§ **TASK TO COMPLETE**
Only the lines below from the one that holds "Monkey Family Zoo" through the one that holds "Tranh vẽ bông hoa Hướng Dương đẹp nhất" should appear in the answer, copied exactly, end lines included and pictures omitted.

§ **RECORDS SUPPLIED**
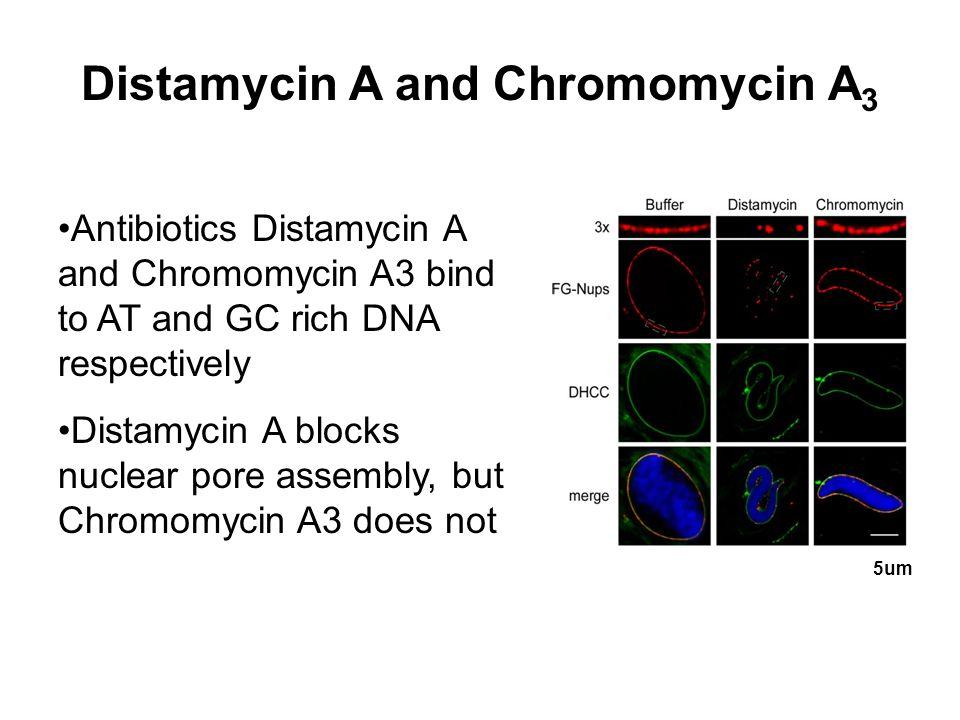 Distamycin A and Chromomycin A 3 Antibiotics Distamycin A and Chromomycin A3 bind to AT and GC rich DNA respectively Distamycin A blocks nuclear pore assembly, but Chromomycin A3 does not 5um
--
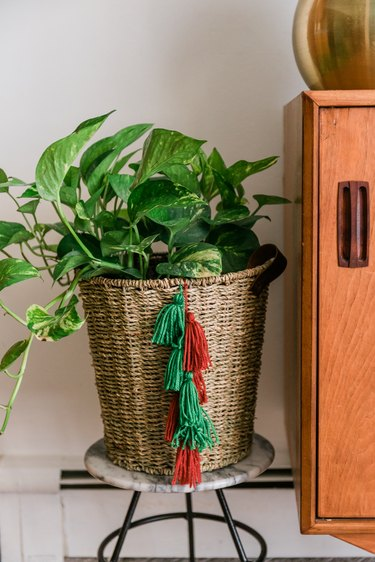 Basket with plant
...
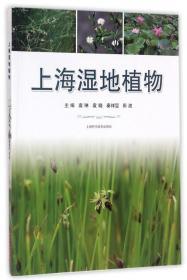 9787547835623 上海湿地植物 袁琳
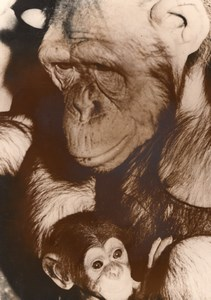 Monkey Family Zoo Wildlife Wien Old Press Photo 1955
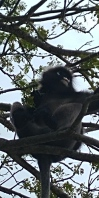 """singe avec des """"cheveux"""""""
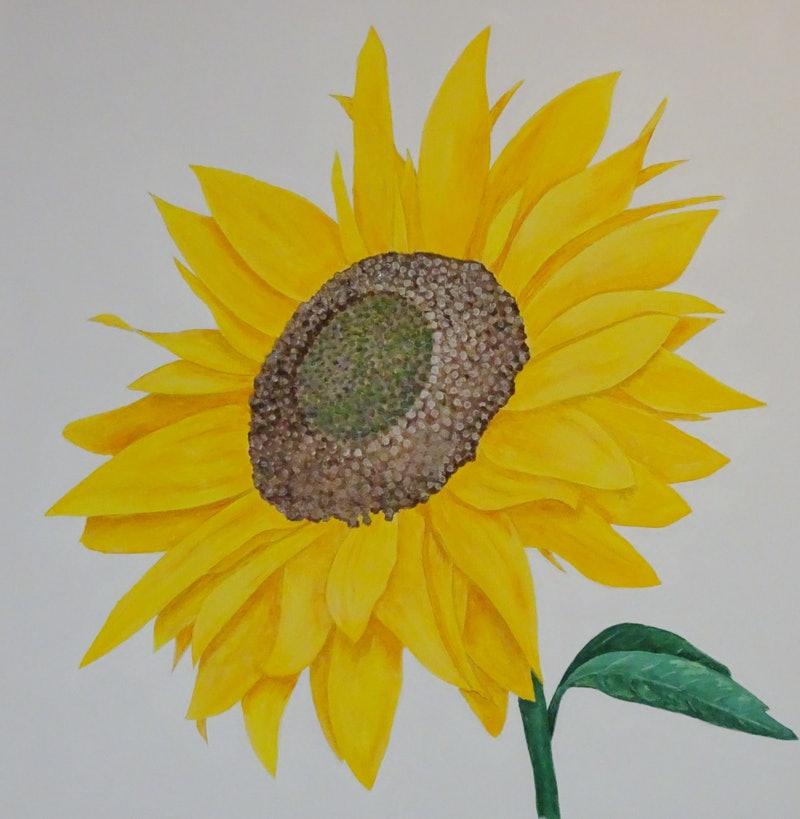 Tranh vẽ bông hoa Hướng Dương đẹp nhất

§ **ANSWER SECTION**
 Monkey Family Zoo Wildlife Wien Old Press Photo 1955
 """singe avec des """"cheveux"""""""
 Tranh vẽ bông hoa Hướng Dương đẹp nhất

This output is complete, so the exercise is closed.